Gericht: Bundesarbeitsgericht
Beschluss verkündet am 24.01.2001
Aktenzeichen: 7 ABR 2/00
Rechtsgebiete: ZPO


Vorschriften:

ZPO § 253 Abs. 2 Nr. 2
Diese Entscheidung enthält keinen zur Veröffentlichung bestimmten Leitsatz.
BUNDESARBEITSGERICHT Im Namen des Volkes! BESCHLUSS

7 ABR 2/00

Verkündet am 24. Januar 2001

In dem Beschlußverfahren

hat der Siebte Senat des Bundesarbeitsgerichts auf Grund der Beratung vom 24. Januar 2001 durch den Vorsitzenden Richter am Bundesarbeitsgericht Dörner, die Richter am Bundesarbeitsgericht Prof. Dr. Steckhan und Linsenmaier, die ehrenamtlichen Richter Bea und Nottelmann für Recht erkannt:

Tenor:

Die Rechtsbeschwerde der Beteiligten zu 1) gegen den Beschluß des Landesarbeitsgerichts Rheinland-Pfalz vom 28. Oktober 1999 - 11 TaBV 10/99 - wird zurückgewiesen.

Von Rechts wegen!

Gründe:

A. Die Beteiligten streiten darüber, ob die Betriebsvertretung berechtigt ist, ihren Vorsitzenden zu einem einwöchigen Seminar über Arbeitssicherheit/Arbeitsschutz zu entsenden.

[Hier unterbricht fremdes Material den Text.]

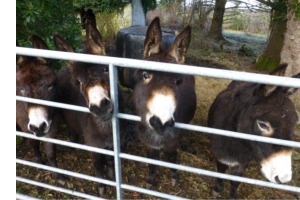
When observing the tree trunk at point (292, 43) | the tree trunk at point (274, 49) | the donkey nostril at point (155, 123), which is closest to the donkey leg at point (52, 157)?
the donkey nostril at point (155, 123)

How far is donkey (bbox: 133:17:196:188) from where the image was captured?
84.3 inches

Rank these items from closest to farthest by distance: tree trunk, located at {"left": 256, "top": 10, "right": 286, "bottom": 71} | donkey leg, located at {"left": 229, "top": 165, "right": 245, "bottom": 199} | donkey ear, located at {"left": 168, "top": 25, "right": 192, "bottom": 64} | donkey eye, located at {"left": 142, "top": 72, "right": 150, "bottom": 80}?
donkey eye, located at {"left": 142, "top": 72, "right": 150, "bottom": 80} < donkey ear, located at {"left": 168, "top": 25, "right": 192, "bottom": 64} < donkey leg, located at {"left": 229, "top": 165, "right": 245, "bottom": 199} < tree trunk, located at {"left": 256, "top": 10, "right": 286, "bottom": 71}

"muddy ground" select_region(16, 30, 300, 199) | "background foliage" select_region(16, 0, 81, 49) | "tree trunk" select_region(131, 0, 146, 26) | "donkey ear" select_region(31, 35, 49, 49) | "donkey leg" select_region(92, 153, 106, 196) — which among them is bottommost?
"muddy ground" select_region(16, 30, 300, 199)

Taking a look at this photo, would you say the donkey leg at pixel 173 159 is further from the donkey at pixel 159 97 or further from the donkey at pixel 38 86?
the donkey at pixel 38 86

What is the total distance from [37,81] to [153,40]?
1.41 m

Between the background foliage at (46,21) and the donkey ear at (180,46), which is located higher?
the background foliage at (46,21)

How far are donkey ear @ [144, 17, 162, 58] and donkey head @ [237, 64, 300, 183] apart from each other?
1050 millimetres

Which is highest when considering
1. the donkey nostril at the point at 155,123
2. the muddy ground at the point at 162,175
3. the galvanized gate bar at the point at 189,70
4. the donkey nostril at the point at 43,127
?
the galvanized gate bar at the point at 189,70

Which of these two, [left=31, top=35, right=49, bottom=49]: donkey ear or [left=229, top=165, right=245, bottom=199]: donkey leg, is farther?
[left=229, top=165, right=245, bottom=199]: donkey leg

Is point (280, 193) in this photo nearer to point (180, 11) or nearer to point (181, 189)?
point (181, 189)

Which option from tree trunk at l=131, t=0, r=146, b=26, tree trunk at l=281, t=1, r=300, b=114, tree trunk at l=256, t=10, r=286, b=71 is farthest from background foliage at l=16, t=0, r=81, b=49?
tree trunk at l=256, t=10, r=286, b=71

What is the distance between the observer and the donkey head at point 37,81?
2775 millimetres

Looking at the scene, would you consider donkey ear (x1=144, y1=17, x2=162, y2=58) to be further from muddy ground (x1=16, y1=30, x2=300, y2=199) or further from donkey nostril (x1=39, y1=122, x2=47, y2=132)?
muddy ground (x1=16, y1=30, x2=300, y2=199)

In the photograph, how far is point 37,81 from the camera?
10.00ft
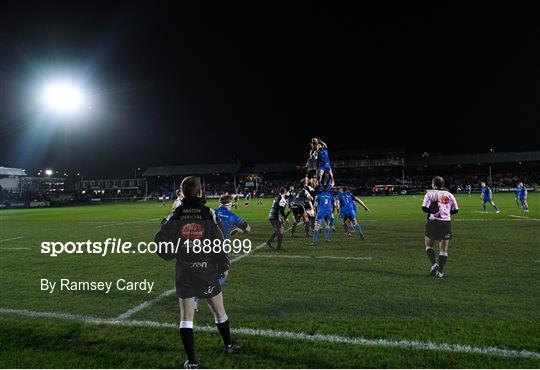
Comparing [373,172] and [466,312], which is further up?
[373,172]

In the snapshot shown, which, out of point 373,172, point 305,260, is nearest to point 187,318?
point 305,260

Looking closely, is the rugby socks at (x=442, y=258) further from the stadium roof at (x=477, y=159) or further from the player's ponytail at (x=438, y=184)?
the stadium roof at (x=477, y=159)

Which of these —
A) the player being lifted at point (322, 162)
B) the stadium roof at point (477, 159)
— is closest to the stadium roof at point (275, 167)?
the stadium roof at point (477, 159)

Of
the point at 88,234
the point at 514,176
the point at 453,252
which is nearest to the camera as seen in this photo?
the point at 453,252

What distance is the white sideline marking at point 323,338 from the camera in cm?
445

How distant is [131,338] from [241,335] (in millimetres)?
1515

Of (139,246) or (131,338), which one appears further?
(139,246)

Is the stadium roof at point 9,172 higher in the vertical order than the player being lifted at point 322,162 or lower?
higher

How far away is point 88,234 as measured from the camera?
1709cm

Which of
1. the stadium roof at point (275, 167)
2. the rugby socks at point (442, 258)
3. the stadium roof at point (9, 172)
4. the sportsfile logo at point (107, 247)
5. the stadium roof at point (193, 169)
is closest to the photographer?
the rugby socks at point (442, 258)

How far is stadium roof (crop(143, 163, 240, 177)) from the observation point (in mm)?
81025

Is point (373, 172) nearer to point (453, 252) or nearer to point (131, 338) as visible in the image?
point (453, 252)

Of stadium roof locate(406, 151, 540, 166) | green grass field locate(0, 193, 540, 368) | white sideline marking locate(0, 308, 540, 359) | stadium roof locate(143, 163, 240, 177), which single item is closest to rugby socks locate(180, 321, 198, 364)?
green grass field locate(0, 193, 540, 368)

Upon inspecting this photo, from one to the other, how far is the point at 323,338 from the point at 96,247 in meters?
10.9
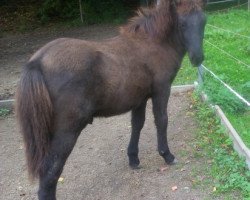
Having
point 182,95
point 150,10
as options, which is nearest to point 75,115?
point 150,10

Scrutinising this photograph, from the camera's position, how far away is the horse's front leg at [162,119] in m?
4.48

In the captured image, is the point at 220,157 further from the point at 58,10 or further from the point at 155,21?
the point at 58,10

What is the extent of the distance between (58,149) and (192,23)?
1873 millimetres

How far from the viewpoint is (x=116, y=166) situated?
16.3 feet

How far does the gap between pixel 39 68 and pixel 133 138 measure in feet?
5.48

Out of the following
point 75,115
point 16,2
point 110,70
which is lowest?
point 16,2

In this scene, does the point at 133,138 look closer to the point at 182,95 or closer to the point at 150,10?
the point at 150,10

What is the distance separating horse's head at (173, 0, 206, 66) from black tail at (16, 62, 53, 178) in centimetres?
161

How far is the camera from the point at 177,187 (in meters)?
4.29

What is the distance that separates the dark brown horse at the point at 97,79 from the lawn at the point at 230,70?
1.36 meters

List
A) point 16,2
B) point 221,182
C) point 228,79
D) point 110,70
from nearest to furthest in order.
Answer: point 110,70 < point 221,182 < point 228,79 < point 16,2

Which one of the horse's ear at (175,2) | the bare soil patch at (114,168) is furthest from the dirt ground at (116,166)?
the horse's ear at (175,2)

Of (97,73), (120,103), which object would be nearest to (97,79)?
(97,73)

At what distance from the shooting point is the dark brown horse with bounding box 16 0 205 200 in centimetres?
361
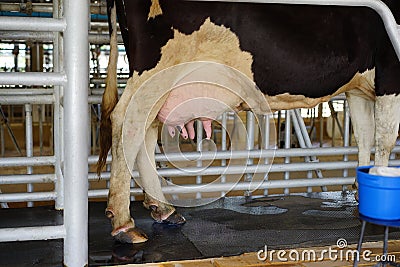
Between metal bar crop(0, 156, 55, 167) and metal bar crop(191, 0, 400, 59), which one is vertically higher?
metal bar crop(191, 0, 400, 59)

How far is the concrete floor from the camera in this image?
2.63m

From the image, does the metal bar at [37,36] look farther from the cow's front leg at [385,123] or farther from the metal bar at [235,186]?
the cow's front leg at [385,123]

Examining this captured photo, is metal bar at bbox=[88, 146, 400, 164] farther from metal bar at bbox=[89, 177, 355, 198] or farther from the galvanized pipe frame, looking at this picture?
the galvanized pipe frame

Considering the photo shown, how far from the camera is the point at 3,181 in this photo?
12.4ft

Beteiligte zu 1) und Antragstellerin des Verfahrens ist die bei der US-Dienststelle gebildete Betriebsvertretung. Für die Dienststelle und Arbeitgeberin ist kraft generell erteilten Auftrags des Hauptquartiers der amerikanischen Streitkräfte in der Bundesrepublik Deutschland - USAREUR - vom 9. Juni 1964 als Beteiligte zu 2) die Bundesrepublik Deutschland beteiligt. Der Beteiligte zu 3) gehört der 11-köpfigen Betriebsvertretung seit 1983 an und ist seit 1985 fast durchgehend deren Vorsitzender. Er ist von seiner dienstlichen Tätigkeit freigestellt.

Im Juni 1998 entsandte die Betriebsvertretung zwei ihrer Mitglieder auf ein einwöchiges Seminar zum Thema Arbeitssicherheit/Arbeitsschutz. Am 7. Juli 1998 beschloß sie, auch ihren Vorsitzenden sowie dessen ebenfalls zur Betriebsvertretung gehörende Ehefrau auf ein vom 19. Oktober 1998 bis 23. Oktober 1998 in Berlin stattfindendes, von der Gewerkschaft ÖTV durchgeführtes Seminar entsprechenden Inhalts zu entsenden. Am 28. Juli 1998 errichtete die Betriebsvertretung einen Ausschuß für Arbeitssicherheit. In diesen berief sie neben den beiden Betriebsvertretungsmitgliedern, die an dem Seminar Arbeitssicherheit/Arbeitsschutz teilgenommen hatten, die Ehefrau des Vorsitzenden der Betriebsvertretung. Die Dienststelle erklärte sich lediglich mit der Teilnahme eines weiteren Betriebsvertretungsmitglieds an dem Seminar in Berlin einverstanden. Daraufhin nahm die Ehefrau des Vorsitzenden der Betriebsvertretung hieran teil.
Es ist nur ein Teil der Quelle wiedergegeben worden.